Mooi stuk Robbert-Jan, fijn weer wat van je te lezen, het beste gewenst voor jouw en je gezin.
Prachtig omschreven! Word ik ook blij van
Een mooi en herkenbaar stuk Robert-Jan!
Veel succes met het verdere herstel en het toepassen van wat je leert in deze tijd.
Goed om te lezen hoe je als knecht van de timmerman uit Nazareth zelf aan je herstel spijkert!
Ben sprakeloos heb zoveel bewondering voor je dat je dit weer zo met ons deelt en wat zeg je er een mooie ware dingen in Gods zegen met je verdere herstel. Lieve groet Betty
Wees ervan overtuigd dat jouw worsteling wordt herkent en accepteer vallen door op te staan.

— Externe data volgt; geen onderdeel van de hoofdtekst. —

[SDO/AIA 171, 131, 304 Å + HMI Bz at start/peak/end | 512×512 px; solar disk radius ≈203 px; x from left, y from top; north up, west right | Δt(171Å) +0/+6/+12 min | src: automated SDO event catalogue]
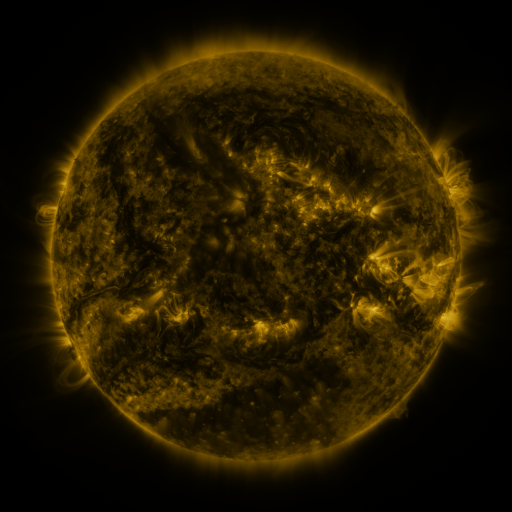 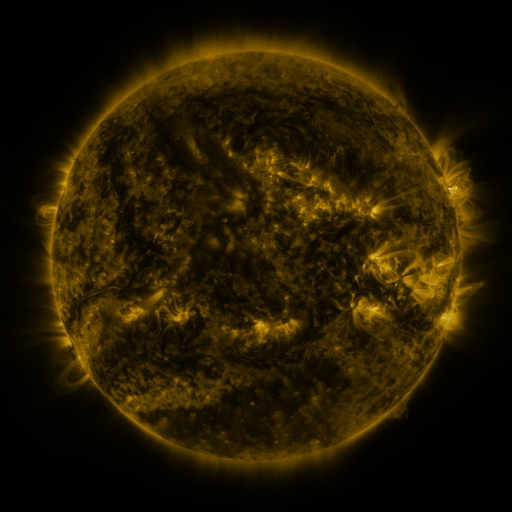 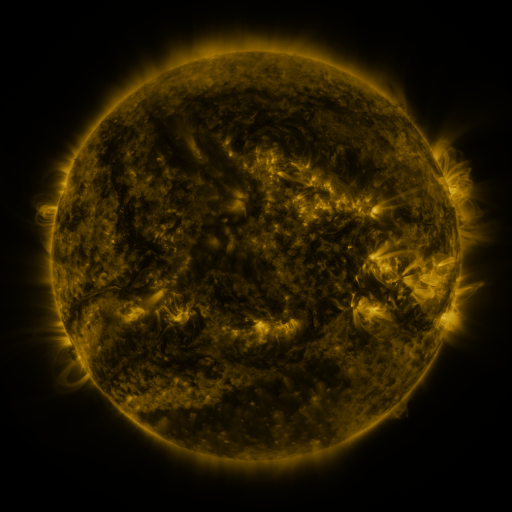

Herinner je Jezus woorden : Mijn genade is u genoeg”.
Fantastisch je energie terug te zien keren !
Hartelijke groet,
Gert.
Zo herkenbaar ….
I have carried a parrot on my shoulder too, kind of given to me when small, details don’t matter. I also became a Christian later in life and when I was baptized I was given a scripture from God through the minister. A scripture i have put on my fridge and give to any person Imeet in need. It holds me grounded and makes my parrot go away—Isaiah 43:4!!! Whenever in need once more I read the above and below versus– amazing! ” For you are precious and honored in My sight and because I love you”.
Herkenbaar en ook zo lastig om die papegaai eraf te meppen.
Toch is het allemaal meer dan waard. Ook van deze fase leer je enorm veel.
Het is een ruzak die je vult en je weer verder brengt.
Laat je rugzak niet in 1 keer vol! En gooi er ook regelmatig wat uit.
Ja, zo herkenbaar en wat vliegen er veel papegaaien rond. Bij zo veel zelfinzicht en kennis die je met ons deelt, weet ik zeker dat je een heel end op de goede weg bent en dat het ergste leed geleden is. Mijn moeder zei heel vaak:”Jongen tob niet, alles komt anders.” Dat motto heeft mij van veel papegaaien bevrijd. Ik wens je een heerlijke lente en een prachtige zomer toe. Tob niet, alles komt anders.
Hartelijke groet.
Ton
Hoe herkenbaar na mijn eigen burnout. Dank voor het delen. Ik heb veel steun gehad aan mijn lief, dat zweeg, sprak, streelde, omarmde, kuste en desnoods kasteidde, maar wel altijd als het nodig was. Het heeft een jaar geduurd voor ik ‘het licht’ zag en terugschakelde. Toen ik een half jaar later ook nog een Het Licht zag na het zelf in het donker te hebben verstopt, bloeide ik weer op. Ik ken nu mijn limieten en kom daar ook voor uit. ‘Nee’, zeggen is soms zo heerlijk! Jou essay is voor mij een bevstiging dat ik op weg bent……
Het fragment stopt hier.